Aim of the exercise =>
Starting with the line that contains "How much space is there separating", copy each line exactly through the end of the listing, and omit all pictures.

Questions about pictured scenes =>
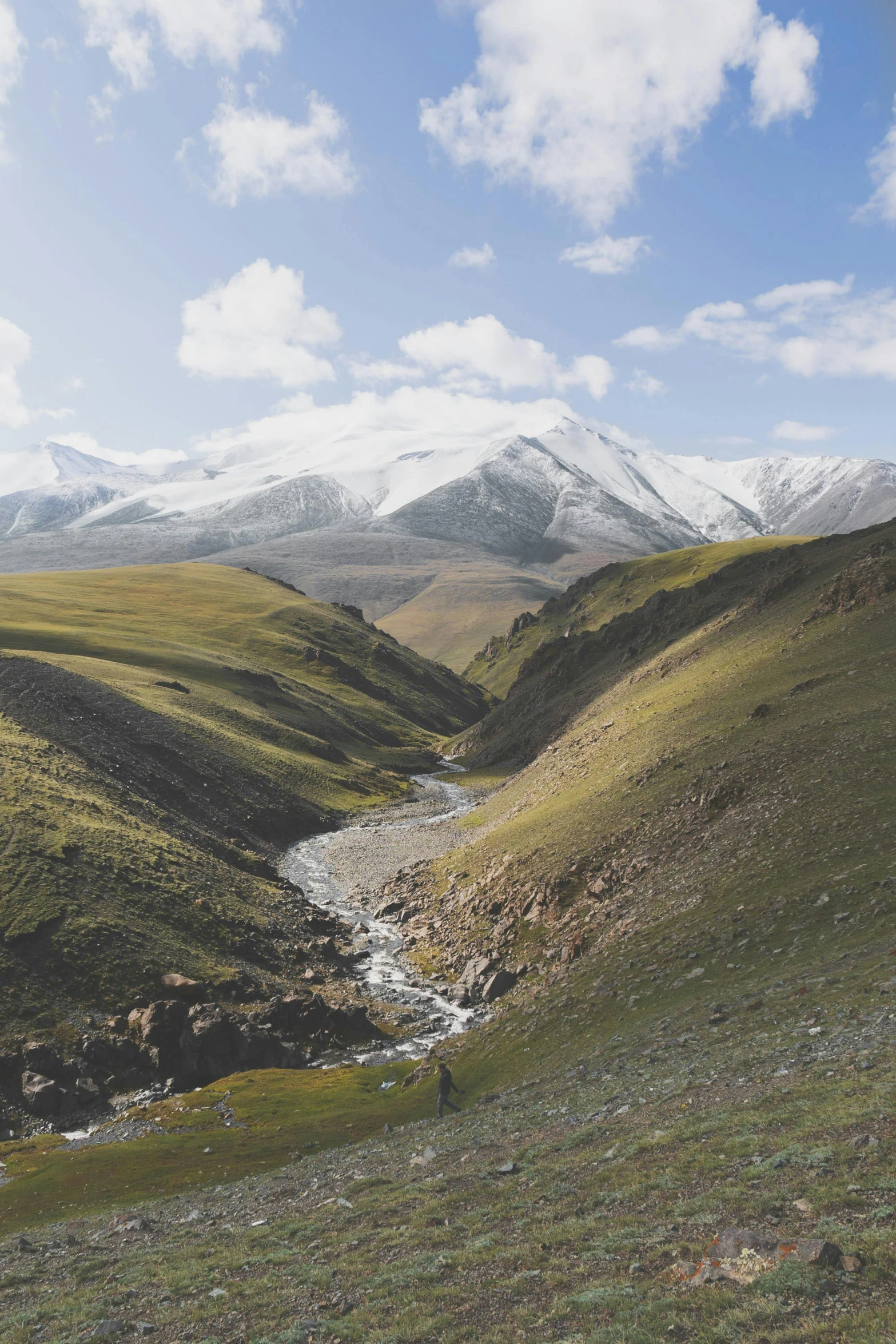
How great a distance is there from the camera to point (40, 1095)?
127 ft

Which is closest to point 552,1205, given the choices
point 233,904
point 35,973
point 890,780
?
point 890,780

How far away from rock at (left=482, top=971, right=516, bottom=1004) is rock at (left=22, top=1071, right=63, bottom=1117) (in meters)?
25.9

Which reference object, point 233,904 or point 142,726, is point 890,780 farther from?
point 142,726

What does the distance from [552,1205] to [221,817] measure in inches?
3094

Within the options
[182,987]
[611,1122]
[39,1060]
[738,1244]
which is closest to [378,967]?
[182,987]

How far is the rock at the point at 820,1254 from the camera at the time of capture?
11.7 meters

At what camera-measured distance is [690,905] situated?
41250mm

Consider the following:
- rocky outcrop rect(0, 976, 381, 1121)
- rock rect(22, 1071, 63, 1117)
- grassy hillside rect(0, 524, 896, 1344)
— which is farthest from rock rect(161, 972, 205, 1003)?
rock rect(22, 1071, 63, 1117)

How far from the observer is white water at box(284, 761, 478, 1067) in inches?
1834

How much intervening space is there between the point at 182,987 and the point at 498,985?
2168 centimetres

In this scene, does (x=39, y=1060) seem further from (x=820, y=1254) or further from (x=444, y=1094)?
(x=820, y=1254)

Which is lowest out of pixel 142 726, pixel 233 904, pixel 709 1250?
pixel 233 904

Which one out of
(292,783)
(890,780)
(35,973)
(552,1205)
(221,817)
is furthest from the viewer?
(292,783)

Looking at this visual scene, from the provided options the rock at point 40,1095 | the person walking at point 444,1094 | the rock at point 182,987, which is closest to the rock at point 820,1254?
the person walking at point 444,1094
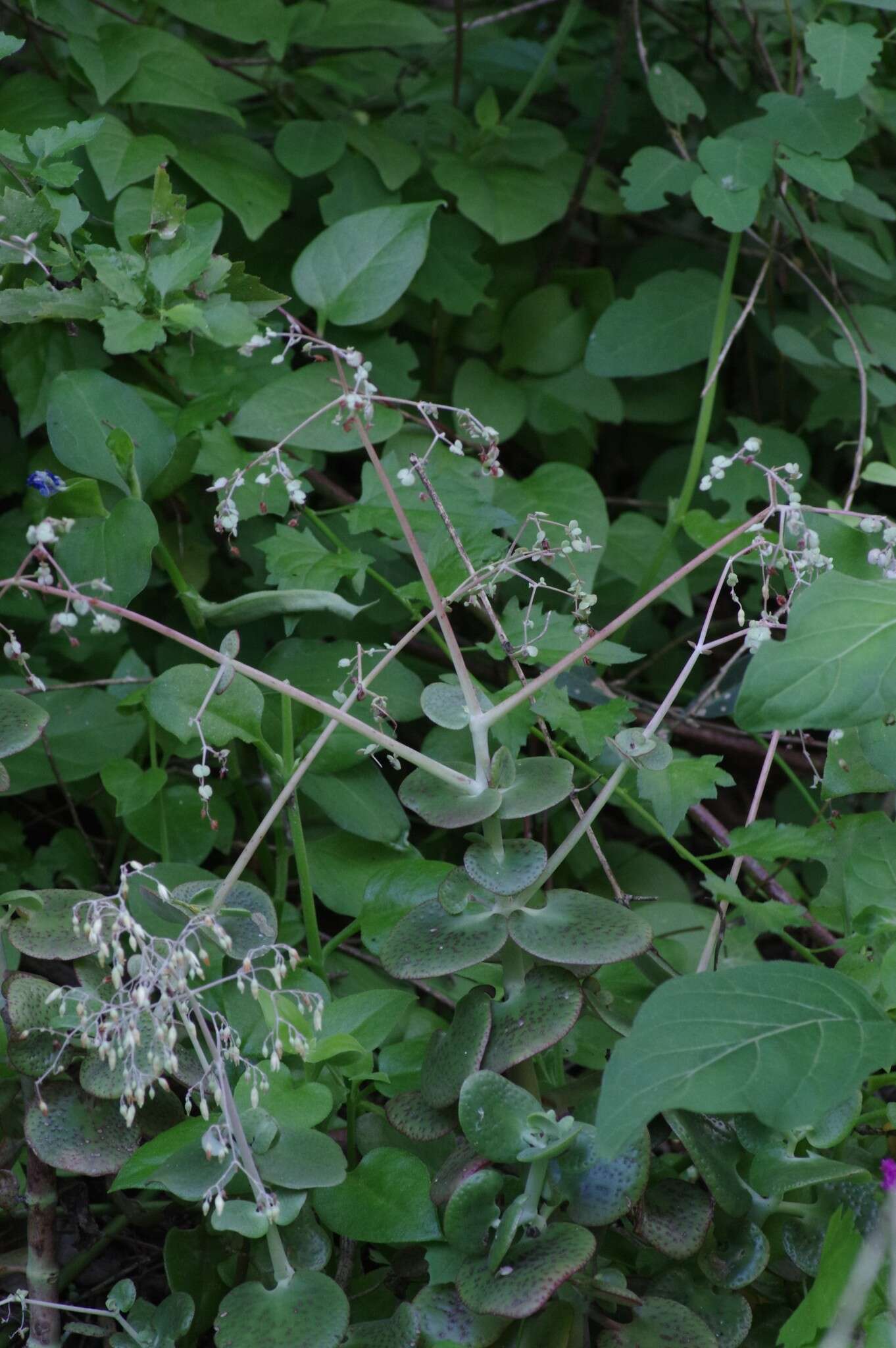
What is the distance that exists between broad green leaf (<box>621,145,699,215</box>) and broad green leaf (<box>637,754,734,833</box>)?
0.77 metres

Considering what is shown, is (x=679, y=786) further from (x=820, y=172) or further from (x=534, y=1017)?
(x=820, y=172)

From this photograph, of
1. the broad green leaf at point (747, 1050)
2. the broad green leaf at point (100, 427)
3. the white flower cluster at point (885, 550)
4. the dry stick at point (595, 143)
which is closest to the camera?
the broad green leaf at point (747, 1050)

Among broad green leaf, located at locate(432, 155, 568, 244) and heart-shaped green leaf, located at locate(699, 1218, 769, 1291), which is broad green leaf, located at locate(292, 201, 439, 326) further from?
heart-shaped green leaf, located at locate(699, 1218, 769, 1291)

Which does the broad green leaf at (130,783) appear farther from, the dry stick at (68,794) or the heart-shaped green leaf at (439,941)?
the heart-shaped green leaf at (439,941)

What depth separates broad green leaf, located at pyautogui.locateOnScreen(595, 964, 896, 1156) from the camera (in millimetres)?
681

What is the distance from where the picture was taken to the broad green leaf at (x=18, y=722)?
2.81 ft

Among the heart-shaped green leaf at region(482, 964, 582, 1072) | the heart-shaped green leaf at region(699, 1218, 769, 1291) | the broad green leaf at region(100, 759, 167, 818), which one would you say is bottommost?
the heart-shaped green leaf at region(699, 1218, 769, 1291)

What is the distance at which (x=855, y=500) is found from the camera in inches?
76.9

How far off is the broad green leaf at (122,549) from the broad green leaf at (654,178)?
75 centimetres

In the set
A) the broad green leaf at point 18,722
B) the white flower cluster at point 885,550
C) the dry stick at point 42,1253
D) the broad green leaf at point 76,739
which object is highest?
the white flower cluster at point 885,550

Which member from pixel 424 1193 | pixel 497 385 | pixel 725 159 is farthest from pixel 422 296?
pixel 424 1193

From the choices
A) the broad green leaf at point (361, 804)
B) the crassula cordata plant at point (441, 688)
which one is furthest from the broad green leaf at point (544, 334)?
the broad green leaf at point (361, 804)

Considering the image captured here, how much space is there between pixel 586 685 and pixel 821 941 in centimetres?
37

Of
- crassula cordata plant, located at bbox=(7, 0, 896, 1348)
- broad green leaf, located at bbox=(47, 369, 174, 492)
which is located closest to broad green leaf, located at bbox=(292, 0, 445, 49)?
crassula cordata plant, located at bbox=(7, 0, 896, 1348)
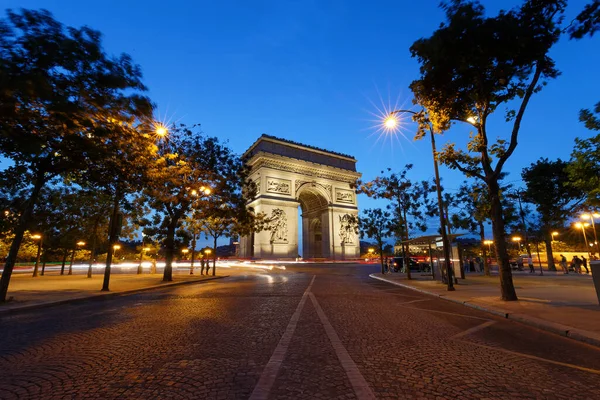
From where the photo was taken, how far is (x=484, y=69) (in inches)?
386

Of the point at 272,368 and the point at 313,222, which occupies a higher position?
the point at 313,222

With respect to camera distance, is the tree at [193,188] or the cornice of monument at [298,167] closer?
the tree at [193,188]

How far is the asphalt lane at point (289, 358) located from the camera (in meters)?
3.13

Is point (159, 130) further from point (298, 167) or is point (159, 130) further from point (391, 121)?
point (298, 167)

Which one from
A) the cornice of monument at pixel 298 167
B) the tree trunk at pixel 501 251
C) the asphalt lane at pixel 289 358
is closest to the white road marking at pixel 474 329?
the asphalt lane at pixel 289 358

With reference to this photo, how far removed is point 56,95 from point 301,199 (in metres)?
51.1

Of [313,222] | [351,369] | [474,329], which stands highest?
[313,222]

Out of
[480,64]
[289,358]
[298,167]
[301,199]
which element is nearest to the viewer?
[289,358]

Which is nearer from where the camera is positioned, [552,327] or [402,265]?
[552,327]

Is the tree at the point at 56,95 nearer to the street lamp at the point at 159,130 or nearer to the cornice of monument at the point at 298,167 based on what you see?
the street lamp at the point at 159,130

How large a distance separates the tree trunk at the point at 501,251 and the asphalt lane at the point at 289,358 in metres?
3.03

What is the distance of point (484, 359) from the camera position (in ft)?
13.8

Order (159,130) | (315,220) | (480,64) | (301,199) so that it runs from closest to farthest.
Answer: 1. (480,64)
2. (159,130)
3. (315,220)
4. (301,199)

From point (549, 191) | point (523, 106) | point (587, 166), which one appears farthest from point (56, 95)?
point (549, 191)
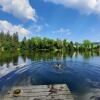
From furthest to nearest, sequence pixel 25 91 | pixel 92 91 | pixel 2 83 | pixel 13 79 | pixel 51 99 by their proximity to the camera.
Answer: pixel 13 79 < pixel 2 83 < pixel 92 91 < pixel 25 91 < pixel 51 99

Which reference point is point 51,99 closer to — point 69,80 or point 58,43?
point 69,80

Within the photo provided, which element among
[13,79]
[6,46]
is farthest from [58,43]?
[13,79]

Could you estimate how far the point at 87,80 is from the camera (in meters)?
28.8

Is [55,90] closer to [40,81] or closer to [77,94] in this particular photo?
[77,94]

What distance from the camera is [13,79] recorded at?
29938 millimetres

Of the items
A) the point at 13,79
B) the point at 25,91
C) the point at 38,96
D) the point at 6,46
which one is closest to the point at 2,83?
the point at 13,79

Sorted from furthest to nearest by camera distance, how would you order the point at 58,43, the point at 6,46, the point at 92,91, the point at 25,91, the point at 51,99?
the point at 58,43 < the point at 6,46 < the point at 92,91 < the point at 25,91 < the point at 51,99

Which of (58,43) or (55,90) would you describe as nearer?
(55,90)

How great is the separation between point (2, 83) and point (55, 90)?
891 centimetres

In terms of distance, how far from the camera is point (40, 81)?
92.9 feet

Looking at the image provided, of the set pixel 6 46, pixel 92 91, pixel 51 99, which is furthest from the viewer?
pixel 6 46

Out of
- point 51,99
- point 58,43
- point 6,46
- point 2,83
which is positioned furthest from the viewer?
point 58,43

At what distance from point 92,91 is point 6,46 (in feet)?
554

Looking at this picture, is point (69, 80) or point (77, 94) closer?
point (77, 94)
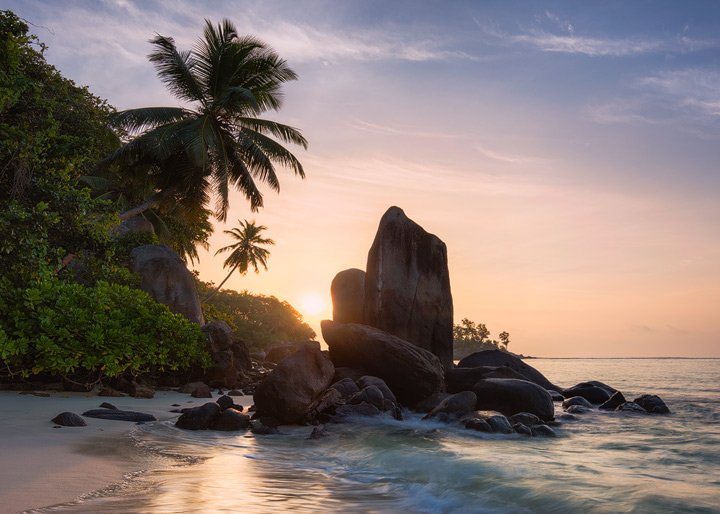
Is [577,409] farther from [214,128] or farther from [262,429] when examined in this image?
[214,128]

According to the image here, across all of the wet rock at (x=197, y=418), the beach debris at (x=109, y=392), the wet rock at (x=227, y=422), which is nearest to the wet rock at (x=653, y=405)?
the wet rock at (x=227, y=422)

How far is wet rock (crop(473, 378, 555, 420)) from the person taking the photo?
13.2m

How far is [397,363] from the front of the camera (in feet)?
47.0

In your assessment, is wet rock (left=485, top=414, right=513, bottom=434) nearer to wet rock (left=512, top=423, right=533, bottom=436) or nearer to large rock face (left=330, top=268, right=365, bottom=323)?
wet rock (left=512, top=423, right=533, bottom=436)

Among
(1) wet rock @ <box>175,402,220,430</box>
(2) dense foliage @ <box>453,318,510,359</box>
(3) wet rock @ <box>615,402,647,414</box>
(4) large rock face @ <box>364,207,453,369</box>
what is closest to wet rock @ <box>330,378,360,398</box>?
(1) wet rock @ <box>175,402,220,430</box>

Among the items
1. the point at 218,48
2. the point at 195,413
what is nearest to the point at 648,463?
the point at 195,413

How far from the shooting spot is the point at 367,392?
12.2 metres

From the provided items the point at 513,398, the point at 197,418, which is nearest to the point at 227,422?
A: the point at 197,418

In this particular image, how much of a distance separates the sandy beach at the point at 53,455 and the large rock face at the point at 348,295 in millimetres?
11413

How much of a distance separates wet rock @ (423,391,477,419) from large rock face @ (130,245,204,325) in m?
10.2

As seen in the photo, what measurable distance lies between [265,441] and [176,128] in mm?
17626

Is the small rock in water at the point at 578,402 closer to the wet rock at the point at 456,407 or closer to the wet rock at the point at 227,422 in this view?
the wet rock at the point at 456,407

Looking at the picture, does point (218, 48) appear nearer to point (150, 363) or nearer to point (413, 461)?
point (150, 363)

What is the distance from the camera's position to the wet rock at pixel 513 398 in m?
13.2
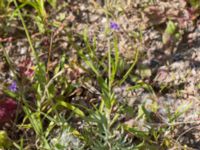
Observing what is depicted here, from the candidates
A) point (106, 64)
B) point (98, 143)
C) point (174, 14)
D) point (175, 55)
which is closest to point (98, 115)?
point (98, 143)

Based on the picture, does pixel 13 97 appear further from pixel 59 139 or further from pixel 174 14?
pixel 174 14

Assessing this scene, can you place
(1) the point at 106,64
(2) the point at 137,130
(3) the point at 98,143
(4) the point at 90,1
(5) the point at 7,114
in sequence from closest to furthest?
(3) the point at 98,143 < (2) the point at 137,130 < (5) the point at 7,114 < (1) the point at 106,64 < (4) the point at 90,1

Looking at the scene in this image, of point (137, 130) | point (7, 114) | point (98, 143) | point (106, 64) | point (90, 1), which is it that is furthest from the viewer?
point (90, 1)

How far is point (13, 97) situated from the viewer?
205 centimetres

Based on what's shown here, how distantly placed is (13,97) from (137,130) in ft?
1.94

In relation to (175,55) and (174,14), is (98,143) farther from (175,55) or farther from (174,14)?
(174,14)

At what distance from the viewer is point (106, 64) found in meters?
2.21

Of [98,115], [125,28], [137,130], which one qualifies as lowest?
[137,130]

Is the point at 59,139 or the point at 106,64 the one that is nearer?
the point at 59,139

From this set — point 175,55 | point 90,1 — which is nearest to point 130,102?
point 175,55

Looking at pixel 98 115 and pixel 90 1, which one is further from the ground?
pixel 90 1

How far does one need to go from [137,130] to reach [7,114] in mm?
599

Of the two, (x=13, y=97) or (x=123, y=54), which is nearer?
(x=13, y=97)

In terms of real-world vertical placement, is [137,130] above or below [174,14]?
below
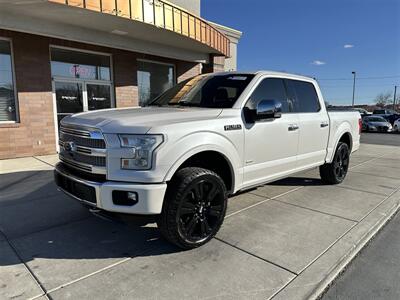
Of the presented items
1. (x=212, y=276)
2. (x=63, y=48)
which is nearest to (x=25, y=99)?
(x=63, y=48)

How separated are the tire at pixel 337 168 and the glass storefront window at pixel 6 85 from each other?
8.31m

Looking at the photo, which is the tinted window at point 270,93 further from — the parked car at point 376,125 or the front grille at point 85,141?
the parked car at point 376,125

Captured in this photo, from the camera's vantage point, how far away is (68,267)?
121 inches

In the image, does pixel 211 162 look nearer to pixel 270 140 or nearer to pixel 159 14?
pixel 270 140

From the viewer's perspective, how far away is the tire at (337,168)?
6.13 metres

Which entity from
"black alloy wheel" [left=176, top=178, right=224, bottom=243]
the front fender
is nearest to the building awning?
the front fender

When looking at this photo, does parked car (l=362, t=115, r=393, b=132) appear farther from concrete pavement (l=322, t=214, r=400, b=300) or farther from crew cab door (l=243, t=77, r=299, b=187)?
concrete pavement (l=322, t=214, r=400, b=300)

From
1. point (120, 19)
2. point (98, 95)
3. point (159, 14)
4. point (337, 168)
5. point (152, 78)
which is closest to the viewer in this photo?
point (337, 168)

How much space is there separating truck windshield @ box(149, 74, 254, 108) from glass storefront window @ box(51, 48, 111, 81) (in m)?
6.55

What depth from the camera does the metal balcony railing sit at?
747 centimetres

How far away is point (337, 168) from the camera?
247 inches

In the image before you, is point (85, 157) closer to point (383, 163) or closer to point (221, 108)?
point (221, 108)

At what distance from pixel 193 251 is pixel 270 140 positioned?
71.8 inches

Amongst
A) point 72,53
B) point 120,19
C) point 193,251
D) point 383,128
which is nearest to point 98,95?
point 72,53
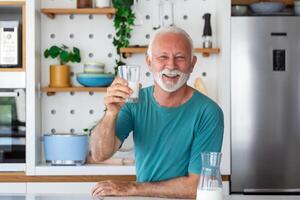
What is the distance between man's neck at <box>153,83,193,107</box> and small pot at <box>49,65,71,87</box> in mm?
1628

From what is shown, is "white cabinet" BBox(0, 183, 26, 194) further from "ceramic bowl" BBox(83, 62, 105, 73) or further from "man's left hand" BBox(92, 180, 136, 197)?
"man's left hand" BBox(92, 180, 136, 197)

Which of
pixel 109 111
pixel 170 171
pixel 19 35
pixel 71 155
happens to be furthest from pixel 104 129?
pixel 19 35

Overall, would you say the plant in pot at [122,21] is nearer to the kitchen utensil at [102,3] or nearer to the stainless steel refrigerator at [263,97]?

Full response =>
How much space is there separating truck windshield @ box(149, 74, 254, 108) from glass storefront window @ box(51, 48, 111, 81) (in m)?
6.55

What depth from the camera does the metal balcony railing sit at?
747 centimetres

How far away is point (337, 168) from the camera?
247 inches

In the image before you, is point (85, 157) closer to point (383, 163) or closer to point (221, 108)?
point (221, 108)

At what distance from pixel 193 251 is pixel 270 140 positioned?
71.8 inches

Amongst
A) point 72,53
B) point 120,19
C) point 193,251
D) point 383,128
which is nearest to point 98,95?
point 72,53
What is the distance between man's neck at <box>153,83,193,107</box> and small pot at <box>49,65,71,87</box> in mm?
1628

From what is shown, is "white cabinet" BBox(0, 183, 26, 194) further from "ceramic bowl" BBox(83, 62, 105, 73) or further from "man's left hand" BBox(92, 180, 136, 197)?
"man's left hand" BBox(92, 180, 136, 197)

Which of
pixel 109 111
pixel 170 171
pixel 19 35
pixel 71 155
happens to be furthest from pixel 104 129?
pixel 19 35

Overall, would you say the plant in pot at [122,21] is nearer to the kitchen utensil at [102,3] or nearer to the stainless steel refrigerator at [263,97]?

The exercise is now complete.